Od pół roku mój monitor (Flatron1710s) ma problem z rozruchem (dioda i wyświetlacz nie zawsze reagują po podłączeniu do prądu). Sytuacja ta jest o tyle dziwna, że jeśli monitor startuje działa bezproblemowo, aż do momentu gdy go odłączę od prądu i spróbuję włączyć ponownie (ani razu nie wstał po takim zabiegu).
Po odłączeniu monitora od prądu aby ponowny rozruch był udany muszę odczekać pewną ilość czasu (najpierw wystarczało 40 min, potem 1h, teraz potrzebuje ponad 2h).
w/w objawy początkowo łagodziło odłączanie głośników od listwy (Logitech x 210) i wpinanie ich dopiero po udanym rozruchu monitora, niestety teraz i ten trick bywa nieskuteczny.

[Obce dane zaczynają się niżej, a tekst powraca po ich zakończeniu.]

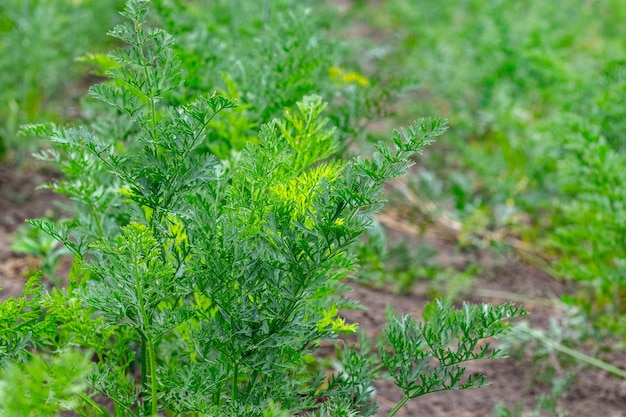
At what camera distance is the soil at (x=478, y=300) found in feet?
8.10

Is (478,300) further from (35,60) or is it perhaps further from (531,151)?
(35,60)

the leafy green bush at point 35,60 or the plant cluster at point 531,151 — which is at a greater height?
the leafy green bush at point 35,60

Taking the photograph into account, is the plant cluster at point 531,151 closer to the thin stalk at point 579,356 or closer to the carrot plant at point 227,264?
the thin stalk at point 579,356

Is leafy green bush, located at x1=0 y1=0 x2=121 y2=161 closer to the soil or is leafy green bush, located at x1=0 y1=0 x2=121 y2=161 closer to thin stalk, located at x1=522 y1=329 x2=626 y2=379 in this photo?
the soil

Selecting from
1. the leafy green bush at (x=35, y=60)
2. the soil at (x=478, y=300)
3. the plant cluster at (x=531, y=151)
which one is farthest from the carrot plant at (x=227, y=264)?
the leafy green bush at (x=35, y=60)

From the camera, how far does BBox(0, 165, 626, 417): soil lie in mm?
2469

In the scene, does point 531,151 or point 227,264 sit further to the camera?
point 531,151

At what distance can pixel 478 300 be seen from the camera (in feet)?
10.4

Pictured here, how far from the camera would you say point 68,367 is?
130 cm

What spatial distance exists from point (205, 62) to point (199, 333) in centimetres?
109

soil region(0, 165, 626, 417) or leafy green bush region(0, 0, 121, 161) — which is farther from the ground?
leafy green bush region(0, 0, 121, 161)

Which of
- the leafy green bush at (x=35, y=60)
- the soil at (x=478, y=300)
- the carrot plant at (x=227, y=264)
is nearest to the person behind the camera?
the carrot plant at (x=227, y=264)

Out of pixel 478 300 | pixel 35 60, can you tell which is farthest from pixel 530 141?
pixel 35 60

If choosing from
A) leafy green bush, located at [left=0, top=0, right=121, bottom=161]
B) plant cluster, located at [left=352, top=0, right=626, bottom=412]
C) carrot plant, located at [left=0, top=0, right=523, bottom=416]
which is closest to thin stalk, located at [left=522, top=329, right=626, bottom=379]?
plant cluster, located at [left=352, top=0, right=626, bottom=412]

Podsumowując: Monitor jeśli działa to działa, jak nie zaskoczy, to nic nie jest w stanie go uruchomić, do momentu gdy poleży sobie bez prądu odpowiednią ilość czasu.
Czynności które wykonałem
- podłączyłem PC pod TV / wszystko działa / więc to nie wina gpu
- zmieniłem listwę do której podłączam PC / brak efektu
- zmieniłem kabel zasilający monitor / brak efektu
- podpinałem głośniki przez inną listwę / częściej startował, jednak często zawodzi i ten sposób/
Zasadnicze pytanie wina głośników czy monitora? Chciałbym to wyjaśnić zanim zabiorę się do kupna nowego monitora.